Even more shocking is that Ismail’s racist speech is totally at variance with the Merdeka Message of Najib delivered also on Merdeka Eve, in a “live” speech instead of traditionally in pre-recorded messages, to make “eye-to-eye, heart-to-heart” connection with all Malaysians about national unity and patriotism.
Didn’t the Prime Minister brief his Ministers about the theme and thrust of his Merdeka Message so that they would not be contradicting and undermining him by saying the very opposite things?

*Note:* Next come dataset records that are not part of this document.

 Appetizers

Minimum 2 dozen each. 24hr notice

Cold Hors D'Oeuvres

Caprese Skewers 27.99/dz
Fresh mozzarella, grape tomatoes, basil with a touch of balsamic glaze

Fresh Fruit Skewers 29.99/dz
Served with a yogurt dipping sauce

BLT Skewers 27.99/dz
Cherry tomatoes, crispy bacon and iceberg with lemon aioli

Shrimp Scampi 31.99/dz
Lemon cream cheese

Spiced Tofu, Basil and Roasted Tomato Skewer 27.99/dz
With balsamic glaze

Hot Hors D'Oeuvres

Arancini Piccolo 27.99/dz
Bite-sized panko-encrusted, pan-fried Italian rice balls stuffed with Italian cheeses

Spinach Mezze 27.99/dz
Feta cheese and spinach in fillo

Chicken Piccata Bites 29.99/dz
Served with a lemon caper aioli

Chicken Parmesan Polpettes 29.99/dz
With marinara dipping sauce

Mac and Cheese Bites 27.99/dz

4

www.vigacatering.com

Apparently not, for the Home Minister Datuk Seri Zahid Hamidi two days after the Prime Minister’s Merdeka Day Eve Message, hammered away at the racial message when he spoke at the Umno Segambut divisional meeting yesterday, even making the shockingly irresponsible statement that “Malays are paying the price for being kind to non-Malays”, that “non-Malays are getting increasingly arrogant and are insulting the bumiputgras, the royalty and Islam”.
He said: “We allowed them to be indebted to us without needing them to pay it back; they are now insulting Islam and the Malays under the pretence of democracy, freedom of speech and globalisation”.
Zahid’s attacks on the non-Malays is most reckless, irresponsible and unfounded, especially his reckless attempt to distort and racialise the aspirations of Malaysians for good governance, rule of law, political freedoms, human rights and economic justice as a battle between Malays and non-Malays.
All these three UMNO divisional meeting speeches by the Negri Sembilan Mentri Besar and the two Cabinet Ministers are seditious – will the Attorney-General charge them under the Sedition Act?
What is incontrovertible is that all these three speeches against the unity theme and thrust of the Prime Minister’s 57th Merdeka Message.
But it is not just these speeches by UMNO Ministers, Mentri Besar and leaders which are controversial, recent government actions also raise the question whether the Barisan Nasional Malaysian government has gone bonkers.
The two most egregious examples are firstly, the mass arrests of 157 PPS members in Penang on Merdeka Day itself immediately after their participation in a Merdeka Parade, showing the Inspector-General of Police’s utter contempt not only for Merdeka Day, the Prime Minister’s Merdeka Day message of unity and patriotism but also his reckless disregard of the blemish and stain such raw abuse of power would cause to the international image and reputation of the country.
The second is the slew of sedition prosecutions against Pakatan Rakyat leaders and today, against a law professor from the leading law school in the country – Prof Azmi Sharom.
The question whether the Malaysian government has gone bonkers have become stark and brutal when we have the Prime Minister eulogising the importance of the academia on the same day when the country is faced with the worst threat to academic freedom in the nation’s history, for Azmi is the first academician to be charged with sedition in the country.
Does Najib really believe that his eulogy for academic freedom after the unprecedented prosecution of an academician for sedition would have any credibility at all?
Who will believe Najib that he and his government truly regard the scholars and intelligentsia as the country’s most important pillars, when his Attorney-General can haul an academician to court under the Sedition Act, which had never been done by the other five Prime Ministers (not even in the 22-year Dark Age of Tun Mahathir) in the past 57 years?
And what is Azmi’s sedition offence?
He is charged with saying in a press report that what happened in Perak in the 2009 Perak constitutional crisis was legally wrong.
Have Malaysia’s academic freedom in the universities degenerated to a state where law lecturers cannot give their opinion about “right and wrong” about legal cases?
Have we reached a stage where lawyers defending Azmi Sharon may themselves run the risk of committing sedition just by defending Azmi’s view on the Perak constitutional case?
Is this Najib’s meaning of academic freedom and the rule of law?
The Cabinet meeting tomorrow must let the Malaysian public know whether the Barisan Nasional government, starting with the Cabinet, has gone bonkers!